The ZenPad 7.0 goes with a rather interesting tag line on the Asus web site. It says, “Luxury on your terms.” It may sound strange, but this may actually be the first time that we would agree with such marketing speak.
The ZenPad 7.0 looks unlike anything that we have seen before, when looked at from the back side at least. And it really lends to the whole “luxury” bit from the promo materials.
Display and camera
With the way the back panel is designed, you would get the impression that the ZenPad 7.0 is meant to be used in landscape orientation. And in some ways, that’s where it excels. But it can be used it just about any orientation if you like, including portrait. That’s where you’ll get to take advantage of its tall 8-inch screen.
The screen on the ZenPad 7.0 uses an HD panel, and it gives the tab a screen-to-body ratio of 76.5%. It’s also powered by VisualMaster technology from Asus, which helps ensure that you get to see a stunning display at all times, no matter what kind of content you’re looking at. Our experience with the screen has been satisfactory at worst, and very satisfying at best. It’s like looking into an HDTV in the palm of your hand.
The camera, meanwhile, uses PixelMaster camera technology. A lot of it is just marketing fluff, but in the ZenPad 7.0’s 8MP rear autofocus camera, it’s easy to capture clear photos with minimal amounts of noise and shakiness when there’s enough ambient lighting. The only trouble with it is that it doesn’t have an accompanying LED flash, so you’ll be stuck with dark photos if you try to use it at night or somewhere dark.
Sound quality and connectivity
The sound performance, on the other hand, left nothing to be desired. The built-in speaker worked great during testing whether we played music or watched movies — even those that we streamed online.
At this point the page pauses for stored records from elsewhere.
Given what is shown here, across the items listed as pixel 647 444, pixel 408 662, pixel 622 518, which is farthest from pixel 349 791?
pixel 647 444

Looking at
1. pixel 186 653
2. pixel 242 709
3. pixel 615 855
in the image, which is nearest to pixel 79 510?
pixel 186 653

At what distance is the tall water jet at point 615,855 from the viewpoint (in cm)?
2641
What made the sound performance even better was the fact it’s possible to use our preferred headphones and even speakers with either the 3.5mm headphone jack or Bluetooth wireless connectivity.
Speaking of connectivity, the ZenPad 7.0 had provisions for a micro SIM cards through a built-in SIM card slot. So not were we able to use Bluetooth 4.0 with it, we were also able to connect to the Internet through 3G (HSPA+) whenever Wi-Fi was unavailable. The ZenPad 7.0 supports 802.11 b, g, and n Wi-Fi right out of the box.
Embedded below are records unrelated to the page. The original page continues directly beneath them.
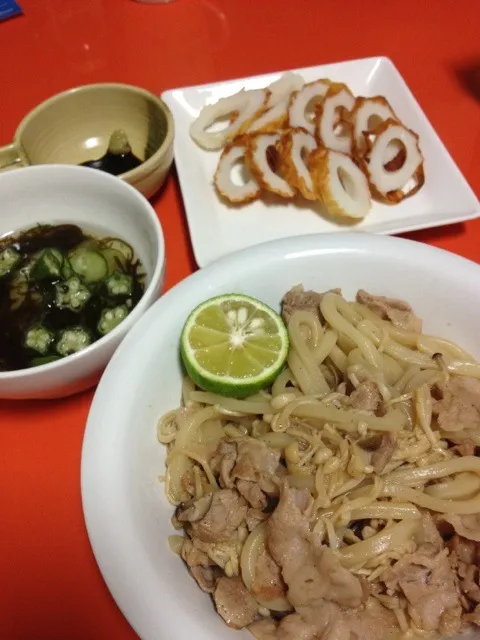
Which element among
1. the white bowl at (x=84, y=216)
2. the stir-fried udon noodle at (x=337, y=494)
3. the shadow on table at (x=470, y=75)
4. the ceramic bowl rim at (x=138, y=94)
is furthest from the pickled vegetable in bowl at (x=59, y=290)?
the shadow on table at (x=470, y=75)

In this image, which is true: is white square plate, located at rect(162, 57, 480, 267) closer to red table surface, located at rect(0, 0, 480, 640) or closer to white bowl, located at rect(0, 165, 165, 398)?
red table surface, located at rect(0, 0, 480, 640)

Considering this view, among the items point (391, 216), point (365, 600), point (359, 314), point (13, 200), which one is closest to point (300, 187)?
point (391, 216)

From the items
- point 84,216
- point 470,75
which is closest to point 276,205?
point 84,216

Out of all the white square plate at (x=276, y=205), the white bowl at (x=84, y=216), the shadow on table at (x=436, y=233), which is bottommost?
the shadow on table at (x=436, y=233)

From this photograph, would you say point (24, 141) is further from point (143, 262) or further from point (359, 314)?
point (359, 314)

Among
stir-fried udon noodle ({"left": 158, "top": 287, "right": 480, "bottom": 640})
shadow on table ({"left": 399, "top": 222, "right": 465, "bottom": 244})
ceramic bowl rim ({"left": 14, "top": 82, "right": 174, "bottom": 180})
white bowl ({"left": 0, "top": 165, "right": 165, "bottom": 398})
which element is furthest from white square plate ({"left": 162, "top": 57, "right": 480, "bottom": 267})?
stir-fried udon noodle ({"left": 158, "top": 287, "right": 480, "bottom": 640})

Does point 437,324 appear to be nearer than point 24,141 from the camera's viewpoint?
Yes

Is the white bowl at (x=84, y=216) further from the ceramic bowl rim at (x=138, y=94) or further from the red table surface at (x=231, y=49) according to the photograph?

You probably already know this by now, but just like every other Android-powered Asus device on the market right now, the ZenPad 7.0 uses the latest version of ZenUI over the default Android software skin. That means the “theme” of the tablet is comprised of ZenUI to customize the look of Android, and it’s not a bad alternative to the stock theme at all.
The default OS on the ZenPad 7.0 is Android 5.0 Lollipop, and it’s up in the air whether it will continue to receive updates to later versions of the software at some time in the future. For now, we can assuredly say that the tablet’s performance with the standard software is superb. The 64-bit octa-core CPU and 2GB of RAM make quick work of Android, and the ZenPad 7.0 never lagged at all despite heavy multitasking.
And yes, you can multitask as much as you’d like on the device. We were sending out and receiving text messages, while playing music through Spotify, while playing a mobile game online and downloading something in the background over Wi-Fi. The only place where we really saw the tablet take a hit during heavy usage? None other than battery life.
It’s no secret, but the top scientists still haven’t cracked the code to the perfect batteries on smart mobile devices. With that said, the ZenPad’s 15.2Wh Li-po battery managed to last us about as much as the manufacturer rating says it would.
In a test of playing the same HD movie on loop, we were able to squeeze out more than 11 hours of continuous playback on a single full charge before we got the low battery signal and decided to stop the test.
That’s a fair performance for any tablet. And is a sign of a heavy-duty battery, an important quality in any mobile device nowadays.
Tablets are still not the preferred way of connecting with people through texts and calls around these parts, but we can certainly say that we appreciate them for that.
The ZenPad 7.0 gives you a chance to have these all-important phone features on hand — “just in case” — while it serves you as a long-lasting smart multimedia device with the latest version of Android.
It won’t hassle you much, and it will look good in any purse or shoulder bag. If the price is not a problem, we find it hard to see why anyone wouldn’t want to own one right now.